Donde la
libertad no llega
En algún rincón del
mundo, una mujer despierta sin saber que sus sueños están prohibidos. No por
falta de deseo, sino porque la vida le ha negado el derecho a imaginarse libre.
Y como ella, hay millones.
Más de dos mil millones
de mujeres y niñas caminan cada día sin red que las sostenga. No tienen acceso
a cuidados médicos, ni a pensiones, ni a una mano que las ampare cuando la vida
se vuelve cuesta arriba. Viven al margen de los sistemas que prometen protección,
como si su existencia fuera invisible.
Otras, más de
trescientos millones, habitan la pobreza extrema como si fuera una condena
heredada. No conocen otra forma de vida que la escasez, y en sus ojos se dibuja
la resignación de quien ha aprendido a sobrevivir sin esperanza.

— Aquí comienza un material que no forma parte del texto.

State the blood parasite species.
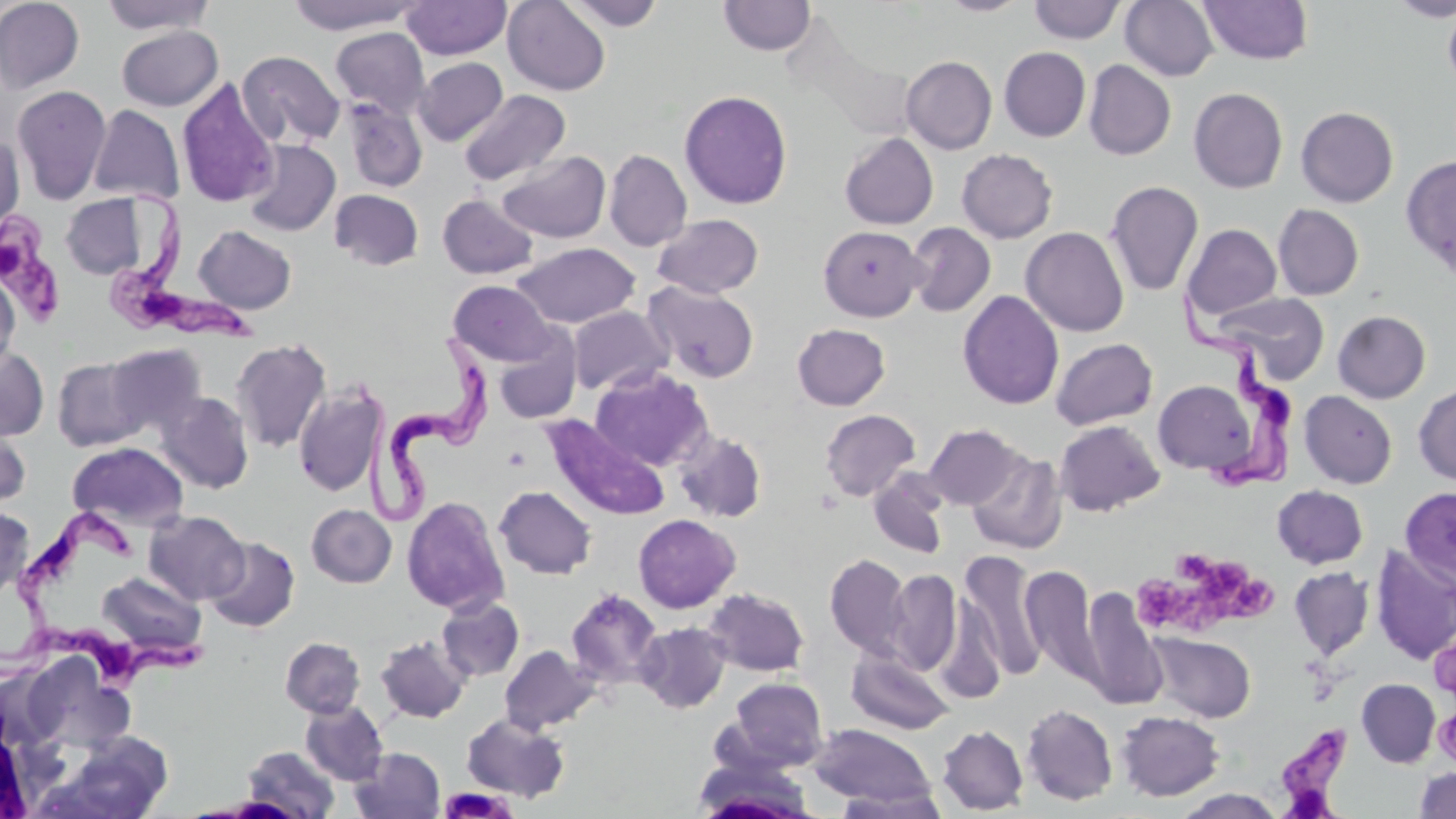

Trypanosoma brucei.

{
  "magnification": "1000x",
  "image_size": "1456×819 pixels",
  "modality": "light microscopy",
  "uninfected_red_blood_cell_locations": "approximate bounding boxes as (x1, y1, x2, y2) in pixels: (0, 0, 84, 93), (99, 0, 217, 35), (287, 0, 420, 34), (502, 0, 611, 95), (563, 0, 666, 31), (939, 0, 1029, 16), (1120, 0, 1219, 81), (1199, 0, 1314, 65), (1389, 0, 1456, 21), (402, 1, 511, 60), (719, 1, 816, 56), (1028, 1, 1126, 44), (1441, 5, 1456, 94), (116, 26, 222, 111), (330, 27, 430, 120), (998, 47, 1091, 141), (237, 50, 345, 149), (900, 56, 997, 154), (413, 57, 507, 146), (1083, 60, 1176, 160), (177, 77, 279, 208), (12, 84, 111, 205), (1188, 88, 1288, 193), (459, 89, 571, 186), (679, 89, 793, 209), (344, 98, 427, 193), (88, 104, 184, 204), (1295, 106, 1398, 207), (0, 131, 25, 238), (839, 133, 938, 230), (244, 140, 340, 236), (957, 148, 1058, 243), (604, 149, 692, 252), (497, 151, 611, 244), (1400, 154, 1456, 279), (1105, 181, 1204, 297), (329, 189, 423, 270), (61, 193, 150, 279), (437, 194, 538, 279), (1272, 204, 1364, 300), (653, 213, 764, 298), (906, 222, 996, 317), (1182, 223, 1282, 321), (193, 225, 296, 314), (818, 225, 926, 322), (1020, 226, 1130, 337), (512, 243, 640, 328), (0, 272, 20, 375), (448, 280, 558, 367), (644, 282, 759, 383), (957, 289, 1064, 409), (1213, 292, 1330, 383), (567, 306, 672, 395), (1332, 310, 1431, 403), (792, 323, 890, 410), (494, 331, 582, 424), (1050, 337, 1158, 430), (231, 338, 331, 453), (106, 343, 207, 437), (0, 346, 49, 440), (52, 357, 146, 451), (590, 366, 712, 471), (1153, 380, 1257, 475), (293, 383, 388, 497), (1414, 383, 1456, 486), (1299, 390, 1397, 489), (157, 391, 254, 494), (819, 409, 920, 502), (540, 417, 667, 521), (0, 420, 32, 509), (1054, 420, 1165, 516), (922, 423, 1023, 510), (674, 428, 768, 524), (67, 442, 188, 532), (967, 451, 1067, 555), (869, 471, 950, 559), (1272, 485, 1368, 569), (494, 486, 597, 579), (1400, 487, 1456, 587), (402, 496, 509, 616), (307, 504, 396, 587), (0, 505, 34, 600), (145, 511, 249, 605), (633, 514, 740, 613), (204, 536, 300, 633), (1370, 546, 1456, 665), (960, 551, 1047, 680), (824, 553, 912, 659), (1020, 564, 1101, 685), (1288, 566, 1374, 660), (885, 569, 962, 675), (97, 571, 206, 661), (704, 587, 809, 676), (1080, 587, 1167, 710), (566, 589, 663, 689), (437, 596, 524, 681), (634, 621, 732, 713), (1148, 632, 1256, 722), (375, 635, 471, 723), (280, 636, 365, 718), (499, 644, 600, 735), (846, 649, 954, 735), (21, 654, 134, 755), (727, 677, 828, 771), (1357, 678, 1440, 767), (301, 701, 388, 785), (1021, 703, 1118, 806), (1116, 710, 1225, 801), (461, 713, 570, 802), (809, 724, 938, 810), (937, 724, 1028, 814), (241, 745, 340, 818), (350, 747, 445, 819), (691, 761, 818, 818), (1415, 767, 1456, 818), (834, 789, 948, 818), (1175, 789, 1286, 818)",
  "preparation": "thin blood film",
  "trypanosoma_brucei_locations": "approximate bounding boxes as (x1, y1, x2, y2) in pixels: (103, 183, 267, 348), (0, 210, 63, 329), (1168, 292, 1297, 497), (358, 334, 495, 523), (8, 505, 140, 638), (0, 587, 211, 698), (1272, 723, 1357, 815)",
  "stain": "May-Grünwald-Giemsa",
  "platelet_locations": "approximate bounding boxes as (x1, y1, x2, y2) in pixels: (1172, 554, 1254, 599), (1135, 571, 1228, 635), (1219, 576, 1282, 627), (1434, 707, 1456, 768), (439, 786, 515, 817)",
  "field_of_view": "one of a larger specimen"
}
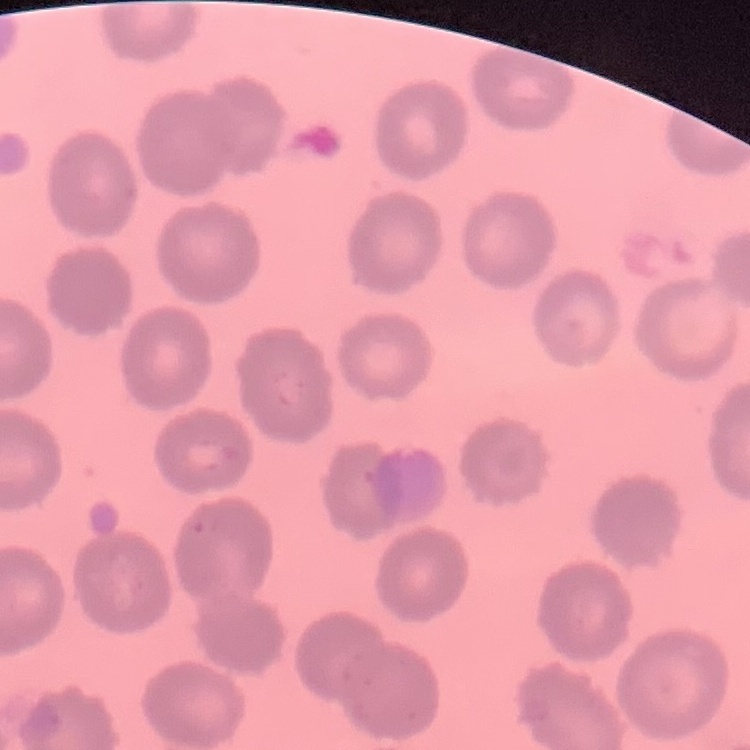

En los territorios donde la guerra es rutina, más de seiscientos millones de mujeres y niñas viven entre ruinas, desplazamientos y silencios impuestos. Allí, la libertad no es siquiera un susurro. Es un lujo que se perdió entre el estruendo de las bombas y el miedo que se instala en los cuerpos.
Y como si el mundo se
cerrara aún más, tres de cada cuatro personas viven bajo regímenes que no
permiten elegir, opinar ni disentir. En esos lugares, la voz de una mujer es
apenas un eco que se desvanece antes de ser escuchado.
Estas cifras no son
solo números. Son vidas. Son nombres que no conocemos, historias que no se
cuentan, luchas que no se celebran. Son mujeres que merecen más que sobrevivir.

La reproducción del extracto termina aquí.